Echinocereus triglochidiatus is a groupforming species which vary a lot from place to place. It can form very large groups of heads with long and beautiful spines. The flower is reddish and stays for a week or more if it is not placed too hot. There are some varieties which are also very hardy and suitable for the rock garden; v. mohavensis and v. mojavensis. Similiar is E. coccineus with nice spines and red flowers. Other Echinocereus to grow outdoors or preferably in an unheated greenhouse are; E. chloranthus, russanthus (both small and cylindrical with small, scented flowers), E. dasyacanthus, engelmanii and especially the var. variegatus, E. fendleri with varieties, E. papillosus, E. pectinatus, E. perbellus, E. reichenbachii, and E. stramineus.
Opuntia is a very large and widespread genus which can be found from Argentina up to Canada. Many species growing on in the United States and Canada are cold hardy and also suitable for European rock gardens or an unheated greenhouse. I have tested a handful different species with quite good result. Opuntia fragilis is a variable species and usually has small cylindrical segments and 1-2 cm long spines. It is very hardy and can survive as low temperatures as -60 C! Other nice species are O. gilvescens, O. compressa, O. imbricata, O. phaecantha, O. viridiflora and O. whipplei.

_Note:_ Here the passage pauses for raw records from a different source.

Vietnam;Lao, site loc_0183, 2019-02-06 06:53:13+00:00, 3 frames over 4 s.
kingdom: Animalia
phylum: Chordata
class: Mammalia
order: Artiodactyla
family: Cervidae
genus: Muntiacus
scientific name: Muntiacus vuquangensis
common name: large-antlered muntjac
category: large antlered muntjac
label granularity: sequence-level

||Pediocactus simpsonii SB 877 flowers early in spring with pink to white flowers. Buds are usually developed in autumn. Likes a cold winter and spring. Do not expose it to overheating in spring as the buds my dehydrate.
Pediocactus species like P. simpsonii are well-known to be very cold resistant plants. They grow in New Mexico, Utah, Oregon and other states with low winter temperatures. It is a very variable, spiny and globular plant with white to pink flowers. They flower early in the spring, here in Sweden often in April-May. All Pediocactus are a bit tricky to survive outside here in Sweden. Not because of the low temperatures but due to humidity. Kept in a greenhouse without heating they will do well, and flower without problem if not standing in a too hot place when developing the sensetive buds. Highly recommended plants but not as easy as for example Escobaria, Echinocereus and Opuntia!
||Echinocereus viridiflorus (Union Co, NM) flowering in my rock garden! This is a very hardy and easily grown species.
||Escobaria missouriensis survive almost everything! Rain and cold does not stop this species!